Hugging Face

One of the easiest ways you can get access to many machine learning and artificial intelligence models is by using the Hugging Face’s Inference Endpoints.

Hugging Face Hub is a platform that provides a collaborative environment for creating and sharing tens of thousands of Open Source ML/AI models, data sets, and demo applications.

Inference Endpoints let you deploy AI Models on dedicated infrastructure with a pay-as-you-go billing model. You can use infrastructure provided by Amazon Web Services, Microsoft Azure, and Google Cloud Platform. Hugging Face lets you run the models on your own machine, but it is quite common to not have enough CPU/GPU resources to run the larger, more AI-focused models.

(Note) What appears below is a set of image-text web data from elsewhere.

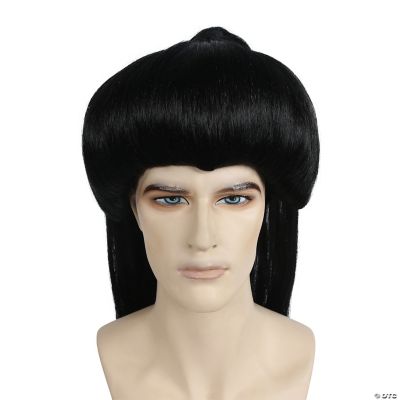 Adult Samurai Wig Halloween Express
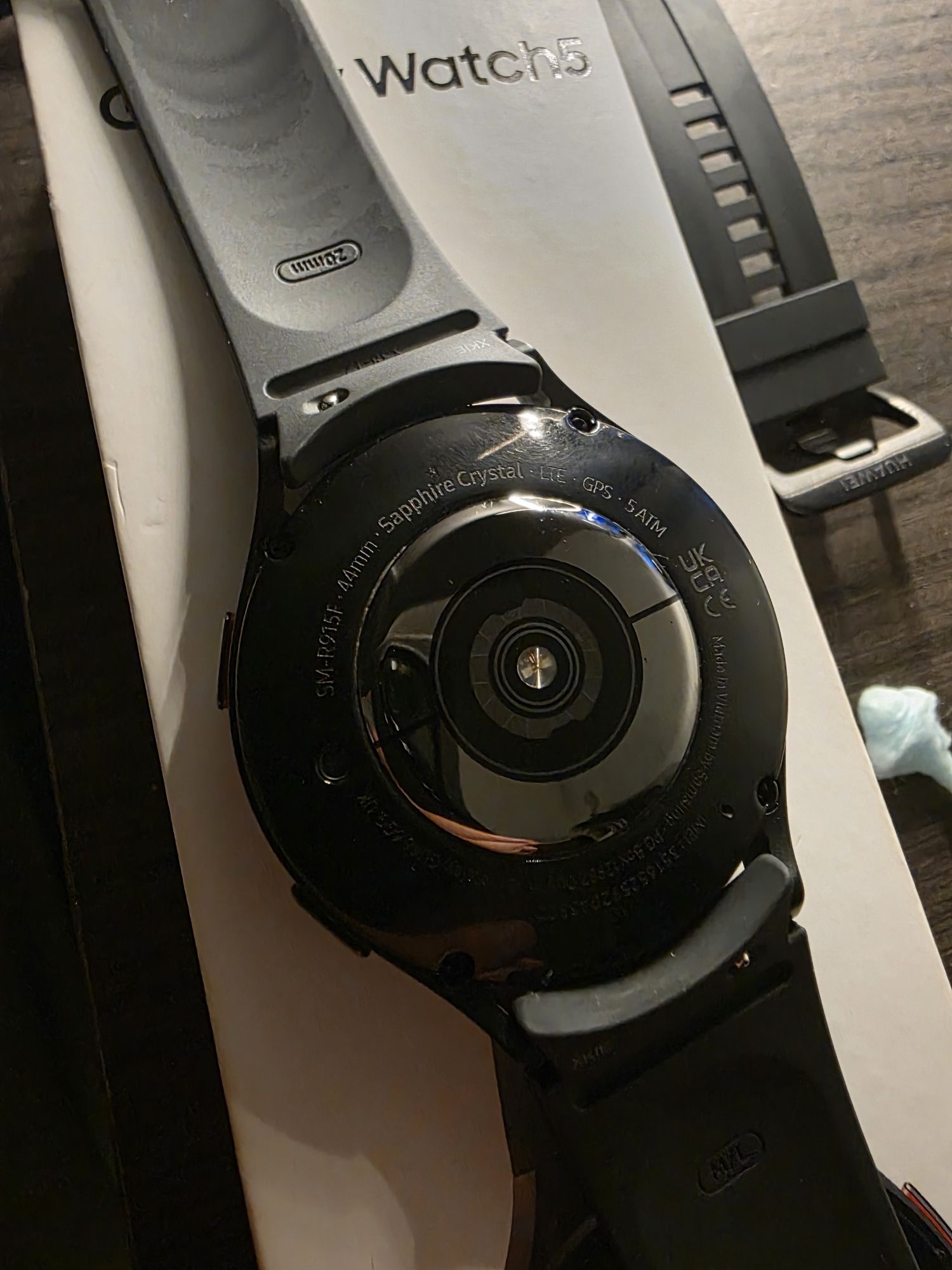 Galaxy Watch5 Lte, Wi-Fi gps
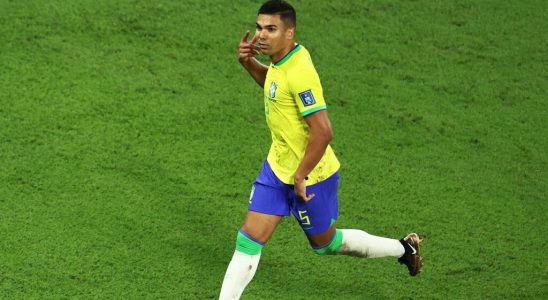 Casemiro injured will be out for several weeks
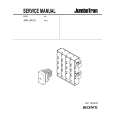 SONY JME-US15L Instrukcja Serwisowa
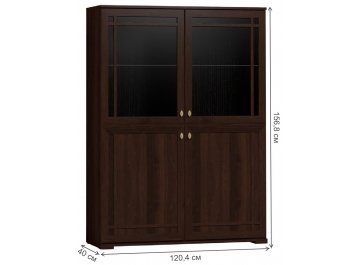 Витрина Sherlock 22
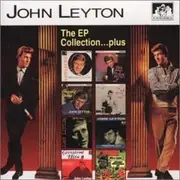 CD - John Leyton - The EP Collection...Plus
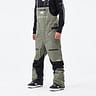 Montec Arch Pantalon de Snowboard Homme Greenish/Black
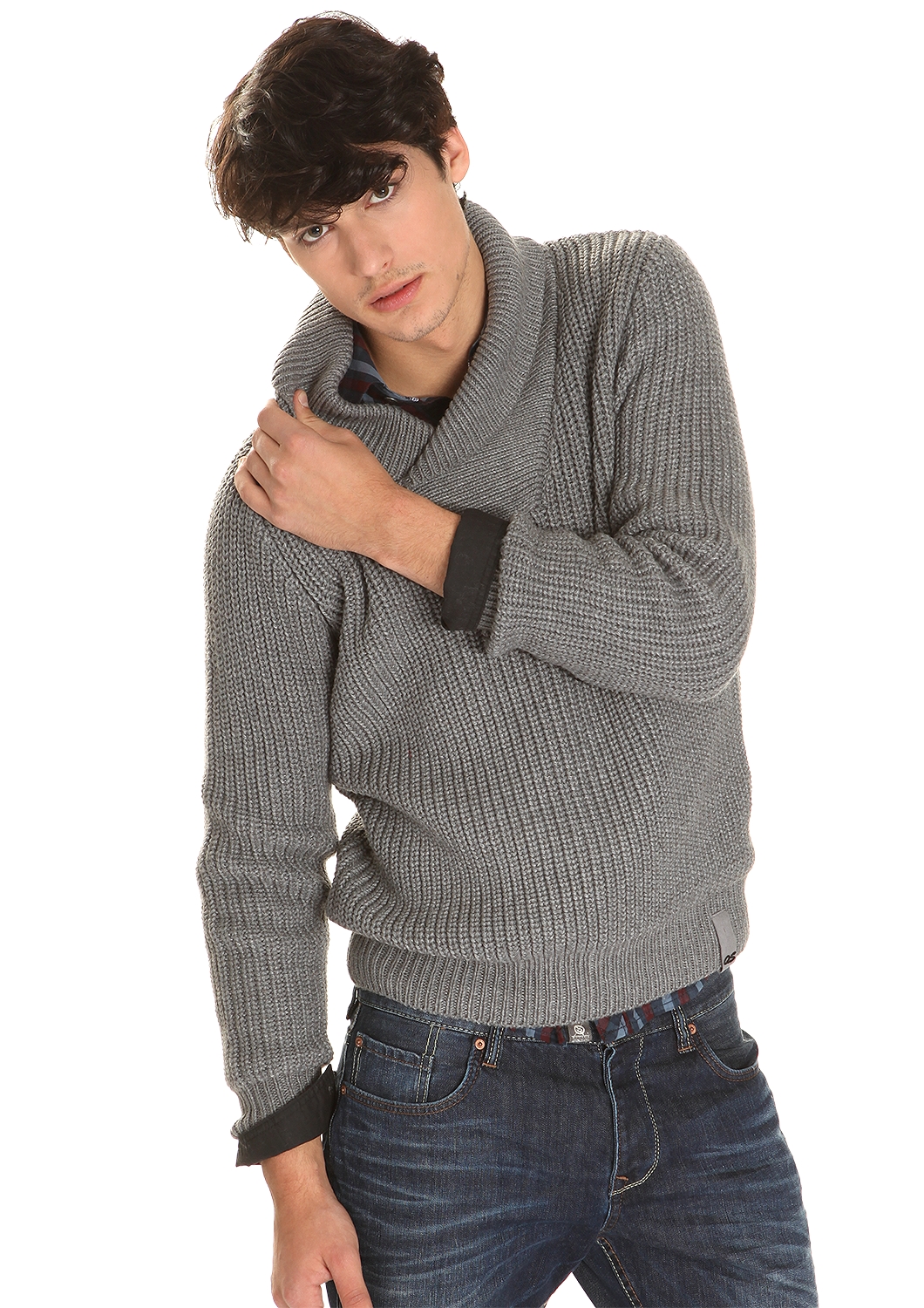 Strickpullover
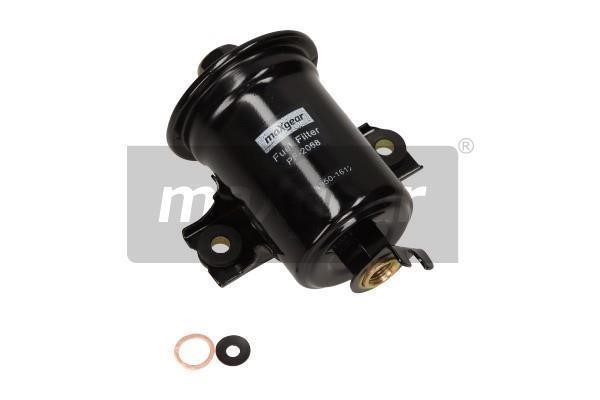 Maxgear 26-1124 Fuel filter 261124: Buy near me in Poland at 2407.PL - Good price!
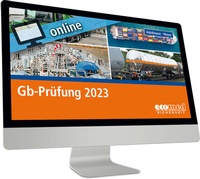Abbildung von: Gb-Prüfung 2023 - Online-Version - ecomed Storck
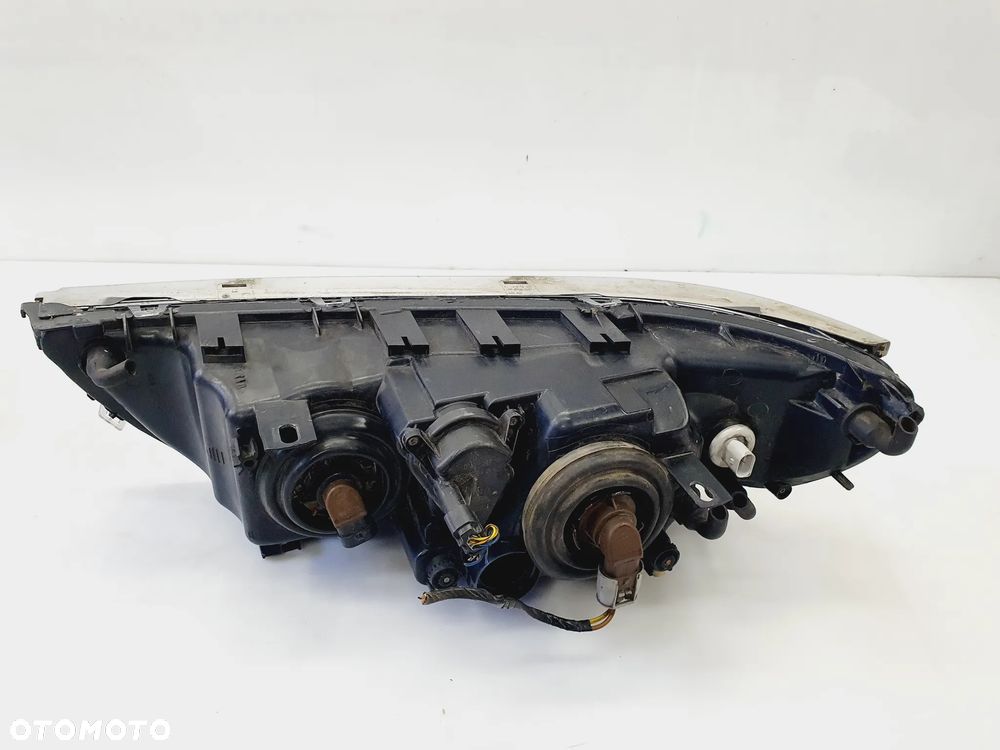 BMW 5 E39 LIFT 00-03r LAMPA LEWA PRAWA PRZÓD ORYGINAŁ H7 EU!!! - 7
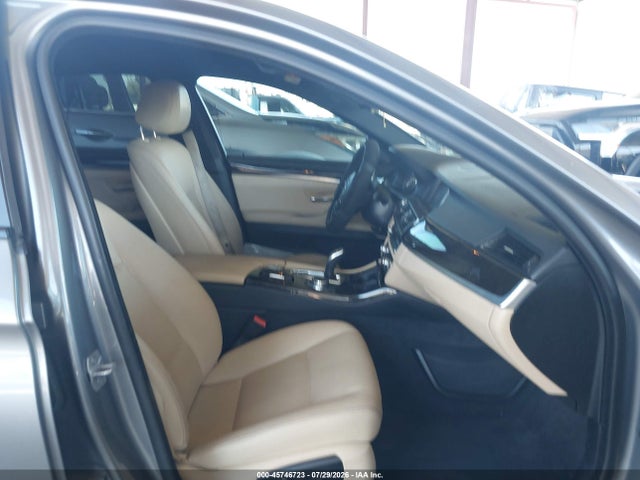 Aukcja sprzedaży 2016 Bmw 535i, vin: WBA5B1C58GG133584, numer aukcji: 45746723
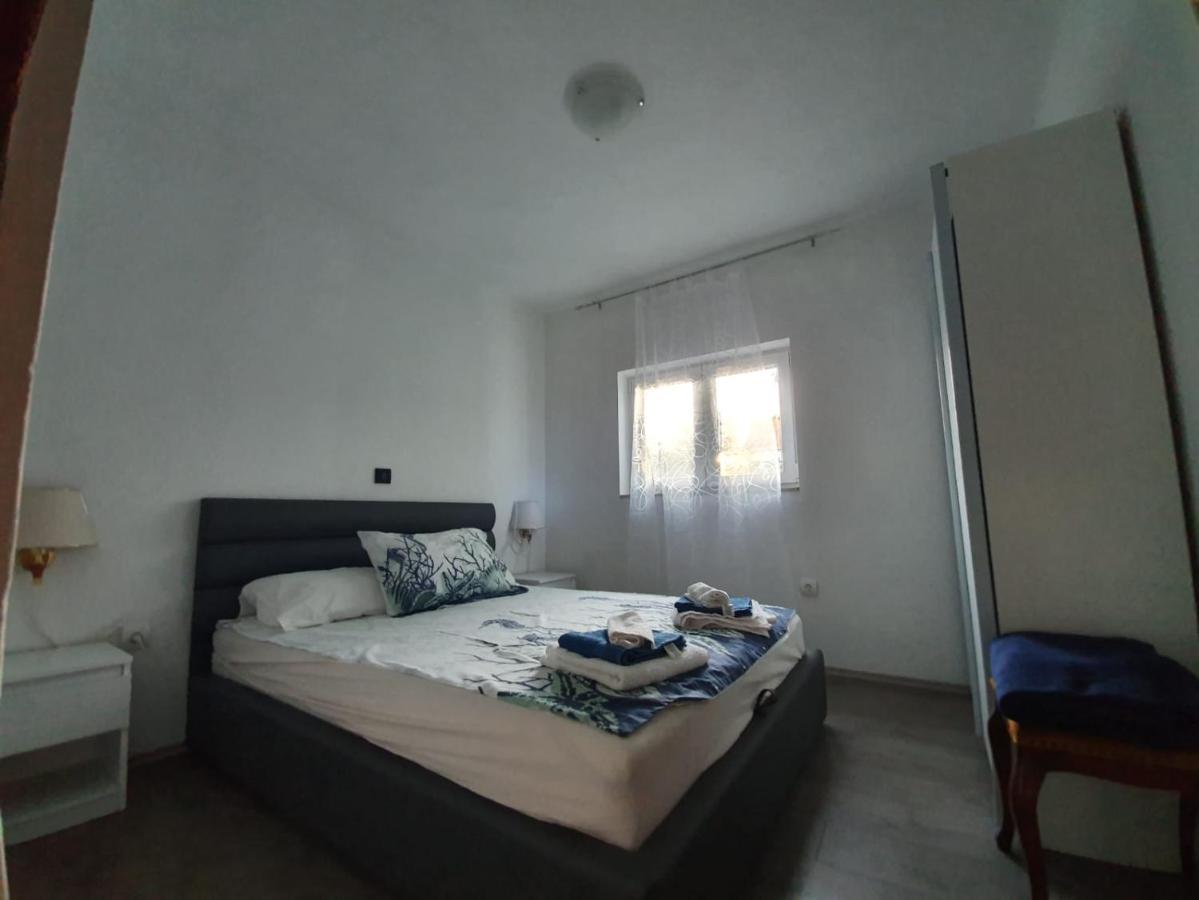 Apartmani Lucija Масленица Екстер'єр фото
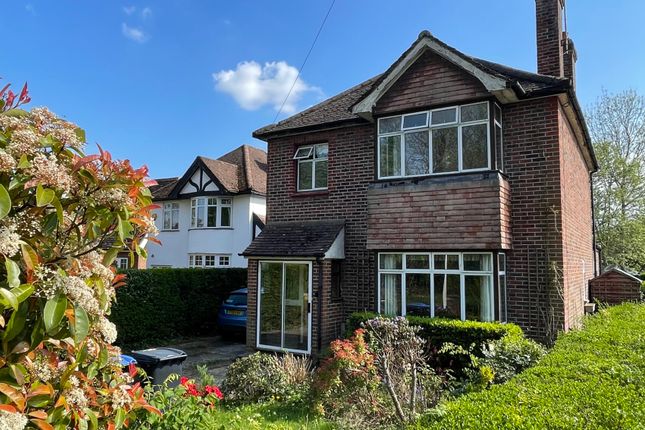 Mayford, Woking GU22 3 bed detached house for sale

It provides access to Meta’s recent (August 2023) Llama 2 and CodeLlama 2 models and provides the Open LLM Leaderboard, where you can quickly discover high quality models.

While Hugging Face has a free hosting tier, which is very useful for quickly evaluating if a specific ML/AI Model fits your needs, they do not let you access many of those models on the free tier by using the Text Generation Interface API. If you want to end up on production anyway, with a stable API, pay a few cents to try out a reliable solution. Prices are as low as $0.06 per CPU core/hr and $0.6 per GPU/hr.